INTRO: Michigan has 80 industrial scale windmills in operation right now. A single structure costs well over a million dollars. That’s why the big utility companies have dominated the landscape so far. But what about smaller scale projects? Michigan Now’s Chris McCarus reports from the American Wind Energy Association Meeting in Detroit.
The American Wind Energy Association, or AWEA, has been criticized for favoring the big guys who have the big money to do big projects. So they decided to hold a conference they called Small and Community Wind. Lisa Daniels runs an advocacy group in Minneapolis.
“We’re seeing time and time again that there are economic benefits that stay local and that’s what is driving the policy. Keeping those investment dollars local. Building a rural industry compatible with existing land uses whether it’s agriculture, recreation or whatever. Also providing national energy security and addressing climate change.”
Community wind is when ordinary residents band together. They hash out terms with the local government. Can we put windmills on the highest point in town? Will people want to hide them from view? How big can they be? Can we sell bonds to finance it? And will the utility company accept the electricity we want to sell back to them?

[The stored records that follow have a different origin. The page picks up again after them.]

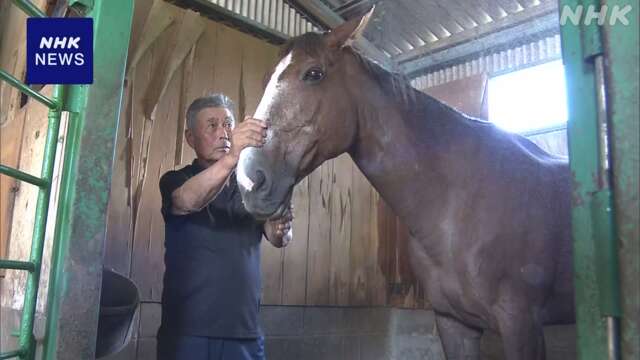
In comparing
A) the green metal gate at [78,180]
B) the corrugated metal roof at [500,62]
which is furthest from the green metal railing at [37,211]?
the corrugated metal roof at [500,62]

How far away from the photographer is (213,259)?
1.77 metres

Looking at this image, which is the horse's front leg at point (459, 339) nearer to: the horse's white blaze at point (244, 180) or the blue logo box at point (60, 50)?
the horse's white blaze at point (244, 180)

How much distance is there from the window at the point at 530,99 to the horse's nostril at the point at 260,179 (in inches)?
94.5

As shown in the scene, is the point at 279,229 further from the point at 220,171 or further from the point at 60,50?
the point at 60,50

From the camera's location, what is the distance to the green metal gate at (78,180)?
3.93 ft

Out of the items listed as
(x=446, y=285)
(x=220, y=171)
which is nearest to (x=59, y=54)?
(x=220, y=171)

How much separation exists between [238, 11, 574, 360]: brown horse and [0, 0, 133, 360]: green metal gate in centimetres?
52

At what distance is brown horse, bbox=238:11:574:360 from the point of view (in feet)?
5.91

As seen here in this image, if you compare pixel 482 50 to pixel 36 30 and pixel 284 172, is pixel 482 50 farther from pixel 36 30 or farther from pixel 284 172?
pixel 36 30

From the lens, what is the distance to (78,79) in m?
1.30

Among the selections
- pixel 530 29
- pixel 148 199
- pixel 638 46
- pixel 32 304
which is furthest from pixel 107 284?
pixel 530 29

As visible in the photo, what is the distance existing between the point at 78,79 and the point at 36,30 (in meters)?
0.24

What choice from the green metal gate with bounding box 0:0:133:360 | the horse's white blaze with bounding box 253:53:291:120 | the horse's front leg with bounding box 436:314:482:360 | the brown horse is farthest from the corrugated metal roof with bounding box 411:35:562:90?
the green metal gate with bounding box 0:0:133:360

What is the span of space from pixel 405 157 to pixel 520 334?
80 cm
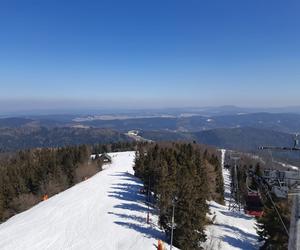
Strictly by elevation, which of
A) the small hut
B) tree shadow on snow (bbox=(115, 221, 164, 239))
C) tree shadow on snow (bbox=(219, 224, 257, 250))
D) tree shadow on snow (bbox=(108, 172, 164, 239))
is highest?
tree shadow on snow (bbox=(115, 221, 164, 239))

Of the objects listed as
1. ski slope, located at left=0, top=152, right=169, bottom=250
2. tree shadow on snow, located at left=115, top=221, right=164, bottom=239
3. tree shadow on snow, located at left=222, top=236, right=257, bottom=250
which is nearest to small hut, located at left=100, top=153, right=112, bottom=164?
ski slope, located at left=0, top=152, right=169, bottom=250

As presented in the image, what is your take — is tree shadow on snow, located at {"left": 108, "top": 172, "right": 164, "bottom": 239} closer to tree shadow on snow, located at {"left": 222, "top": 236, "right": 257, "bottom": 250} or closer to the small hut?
tree shadow on snow, located at {"left": 222, "top": 236, "right": 257, "bottom": 250}

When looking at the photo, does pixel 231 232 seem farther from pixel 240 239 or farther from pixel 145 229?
pixel 145 229

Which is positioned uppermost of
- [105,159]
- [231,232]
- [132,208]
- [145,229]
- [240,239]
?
[145,229]

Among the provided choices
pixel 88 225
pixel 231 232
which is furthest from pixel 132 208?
pixel 231 232

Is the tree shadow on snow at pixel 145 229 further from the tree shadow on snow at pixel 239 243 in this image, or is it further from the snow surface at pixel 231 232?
the tree shadow on snow at pixel 239 243

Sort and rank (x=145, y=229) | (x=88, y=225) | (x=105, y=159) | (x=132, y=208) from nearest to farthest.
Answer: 1. (x=145, y=229)
2. (x=88, y=225)
3. (x=132, y=208)
4. (x=105, y=159)
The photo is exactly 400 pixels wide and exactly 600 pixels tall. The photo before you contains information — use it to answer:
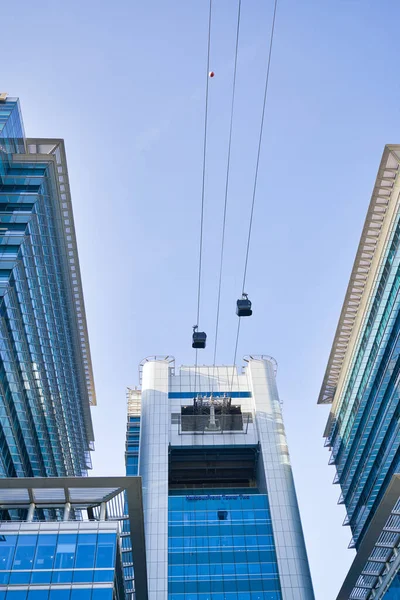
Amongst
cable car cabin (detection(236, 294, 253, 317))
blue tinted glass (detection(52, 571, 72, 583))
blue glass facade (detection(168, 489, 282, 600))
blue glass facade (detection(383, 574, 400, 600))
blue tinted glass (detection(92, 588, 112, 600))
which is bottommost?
blue tinted glass (detection(92, 588, 112, 600))

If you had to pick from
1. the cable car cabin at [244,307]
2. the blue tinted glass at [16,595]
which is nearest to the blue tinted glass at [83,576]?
the blue tinted glass at [16,595]

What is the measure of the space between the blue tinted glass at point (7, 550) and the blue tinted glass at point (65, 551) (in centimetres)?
286

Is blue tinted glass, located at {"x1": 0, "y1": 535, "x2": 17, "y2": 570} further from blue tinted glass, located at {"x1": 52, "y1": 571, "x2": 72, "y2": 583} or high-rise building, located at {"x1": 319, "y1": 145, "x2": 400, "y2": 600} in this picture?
high-rise building, located at {"x1": 319, "y1": 145, "x2": 400, "y2": 600}

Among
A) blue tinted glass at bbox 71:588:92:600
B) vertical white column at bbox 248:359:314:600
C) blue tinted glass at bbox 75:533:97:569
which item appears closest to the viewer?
blue tinted glass at bbox 71:588:92:600

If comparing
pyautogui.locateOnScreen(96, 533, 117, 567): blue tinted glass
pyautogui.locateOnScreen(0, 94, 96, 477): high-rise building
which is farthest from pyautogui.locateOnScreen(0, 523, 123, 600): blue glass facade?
pyautogui.locateOnScreen(0, 94, 96, 477): high-rise building

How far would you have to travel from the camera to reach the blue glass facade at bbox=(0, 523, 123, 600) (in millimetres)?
38969

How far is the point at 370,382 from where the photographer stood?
261 ft

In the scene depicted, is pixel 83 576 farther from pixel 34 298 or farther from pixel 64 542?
pixel 34 298

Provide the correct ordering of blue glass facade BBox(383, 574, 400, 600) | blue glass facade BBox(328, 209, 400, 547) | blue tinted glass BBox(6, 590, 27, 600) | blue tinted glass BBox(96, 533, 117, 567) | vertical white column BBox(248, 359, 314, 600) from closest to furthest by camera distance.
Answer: blue tinted glass BBox(6, 590, 27, 600)
blue tinted glass BBox(96, 533, 117, 567)
blue glass facade BBox(383, 574, 400, 600)
vertical white column BBox(248, 359, 314, 600)
blue glass facade BBox(328, 209, 400, 547)

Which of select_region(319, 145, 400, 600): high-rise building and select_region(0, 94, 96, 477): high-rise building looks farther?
select_region(0, 94, 96, 477): high-rise building

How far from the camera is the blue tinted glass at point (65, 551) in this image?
132 ft

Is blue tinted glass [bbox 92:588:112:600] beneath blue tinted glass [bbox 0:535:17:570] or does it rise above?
beneath

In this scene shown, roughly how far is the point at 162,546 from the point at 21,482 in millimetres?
35696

Right now community wind is hard. It’s hard to do this. It takes years. It’s not months it’s years. If it’s not the permitting then it’s access to machines or access to capital. And all of this has to be done in a timely fashion.”

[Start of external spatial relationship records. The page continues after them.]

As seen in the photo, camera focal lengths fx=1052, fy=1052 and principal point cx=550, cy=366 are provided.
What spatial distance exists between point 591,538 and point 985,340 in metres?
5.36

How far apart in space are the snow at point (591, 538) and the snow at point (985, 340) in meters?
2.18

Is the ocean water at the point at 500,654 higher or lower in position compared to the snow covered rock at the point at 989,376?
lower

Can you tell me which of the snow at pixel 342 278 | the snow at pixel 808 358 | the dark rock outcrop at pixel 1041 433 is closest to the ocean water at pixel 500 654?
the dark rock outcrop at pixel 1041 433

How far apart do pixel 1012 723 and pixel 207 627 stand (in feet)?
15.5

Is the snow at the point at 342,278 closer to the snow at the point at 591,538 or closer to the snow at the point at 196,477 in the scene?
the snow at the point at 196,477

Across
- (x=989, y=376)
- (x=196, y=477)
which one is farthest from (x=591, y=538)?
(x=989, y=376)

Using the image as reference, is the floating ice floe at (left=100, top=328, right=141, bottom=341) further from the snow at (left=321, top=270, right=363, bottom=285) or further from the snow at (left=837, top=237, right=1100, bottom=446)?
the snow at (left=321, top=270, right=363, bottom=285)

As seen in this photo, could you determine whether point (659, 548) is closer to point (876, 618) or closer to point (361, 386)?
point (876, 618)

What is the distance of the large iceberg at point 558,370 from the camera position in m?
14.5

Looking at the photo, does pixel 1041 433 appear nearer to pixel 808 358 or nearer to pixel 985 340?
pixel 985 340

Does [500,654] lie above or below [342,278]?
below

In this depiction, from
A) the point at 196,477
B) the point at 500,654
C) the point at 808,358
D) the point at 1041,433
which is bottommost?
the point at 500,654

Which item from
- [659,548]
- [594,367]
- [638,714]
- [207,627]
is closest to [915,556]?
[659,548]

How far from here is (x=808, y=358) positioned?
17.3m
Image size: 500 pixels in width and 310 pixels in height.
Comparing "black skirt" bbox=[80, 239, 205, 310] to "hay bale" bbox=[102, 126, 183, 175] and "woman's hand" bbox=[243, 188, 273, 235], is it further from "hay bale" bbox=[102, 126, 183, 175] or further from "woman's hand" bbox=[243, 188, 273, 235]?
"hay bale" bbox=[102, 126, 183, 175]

There are only a handful of community wind projects in Michigan right now. There’s the school in Pigeon Elkton and then the village of Northport. Both projects have local residents who are also engineers. But even with technically minded residents in your community, there’s a lot of new information to absorb. Brett Pingree sells wind turbines for Vermont based Northern Power.
“Try to understand what the total cost will be. This is a 20 year investment. Understand all the costs. Are gear boxes gonna fail? How many times. What’s involved? Do I need a crane? What do those cost? Do the blades need cleaning? How about sound? What kind of decibel levels does it give off.”

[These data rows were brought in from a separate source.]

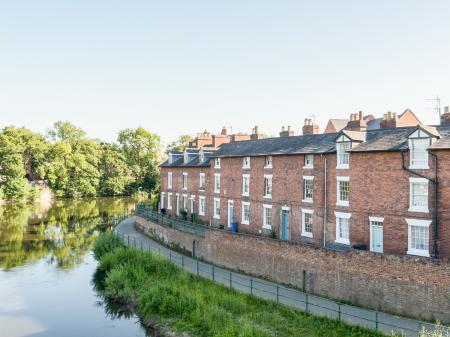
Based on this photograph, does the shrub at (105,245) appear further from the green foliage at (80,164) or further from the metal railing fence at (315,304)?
the green foliage at (80,164)

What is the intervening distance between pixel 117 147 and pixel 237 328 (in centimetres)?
Result: 8144

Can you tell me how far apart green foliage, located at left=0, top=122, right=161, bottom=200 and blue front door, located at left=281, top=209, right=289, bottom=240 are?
196 feet

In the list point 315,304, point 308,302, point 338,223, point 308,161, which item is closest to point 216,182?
point 308,161

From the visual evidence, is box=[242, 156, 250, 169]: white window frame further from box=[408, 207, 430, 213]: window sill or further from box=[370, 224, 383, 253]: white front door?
box=[408, 207, 430, 213]: window sill

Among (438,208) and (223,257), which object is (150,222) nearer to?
(223,257)

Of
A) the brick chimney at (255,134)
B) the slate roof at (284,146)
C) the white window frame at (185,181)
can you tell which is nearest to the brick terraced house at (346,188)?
the slate roof at (284,146)

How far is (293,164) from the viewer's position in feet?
92.9

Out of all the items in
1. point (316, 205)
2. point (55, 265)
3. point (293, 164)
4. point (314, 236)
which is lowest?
point (55, 265)

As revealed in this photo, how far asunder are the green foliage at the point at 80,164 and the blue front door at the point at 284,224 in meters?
59.8

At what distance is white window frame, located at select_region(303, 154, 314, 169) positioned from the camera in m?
27.0

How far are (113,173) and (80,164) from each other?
7.52m

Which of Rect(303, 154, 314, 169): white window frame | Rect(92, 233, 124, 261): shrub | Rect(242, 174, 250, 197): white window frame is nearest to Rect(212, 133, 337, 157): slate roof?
Rect(303, 154, 314, 169): white window frame

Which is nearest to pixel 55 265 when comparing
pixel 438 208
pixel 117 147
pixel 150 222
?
pixel 150 222

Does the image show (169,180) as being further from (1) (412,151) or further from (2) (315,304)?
(1) (412,151)
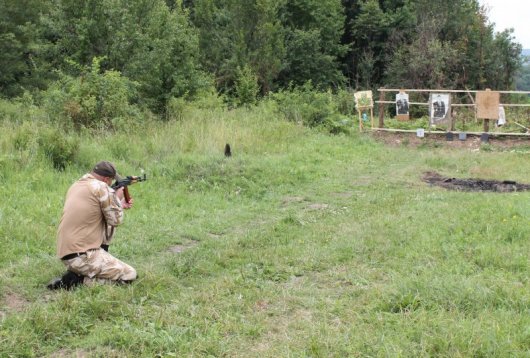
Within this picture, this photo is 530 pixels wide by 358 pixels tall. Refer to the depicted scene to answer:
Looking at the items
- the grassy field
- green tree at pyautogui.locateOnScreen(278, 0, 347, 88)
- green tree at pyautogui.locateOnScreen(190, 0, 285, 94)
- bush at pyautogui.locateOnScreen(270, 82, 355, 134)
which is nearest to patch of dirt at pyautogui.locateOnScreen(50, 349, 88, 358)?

This summer, a state panel appointed by the Michigan Public service commission heard testimony from Huron County residents. Several said they should never have allowed the turbines to go up. They claimed they’re harmful to human health and they lower property values. Brett Pingree says complaining about what goes up on the land dates as far back as national rural electrification in 1936.
“There are people out there that drive around and worry about the sky falling and telephone poles falling down and they don’t.”
So Pingree and the other wind power advocates meeting in Detroit say that winning the hearts and minds of the public is important. Matt Garran is the American Wind Energy Association’s Supply Chain manager. He says America has wasted a huge opportunity. He compares technological advances between phones and light bulbs.
“If Alexander Graham Bell came back and visited us today he would be astounded at what we did with his invention. But if Thomas Edison or Nikola Tesla came back they could pick right back up where they left off when they left us.”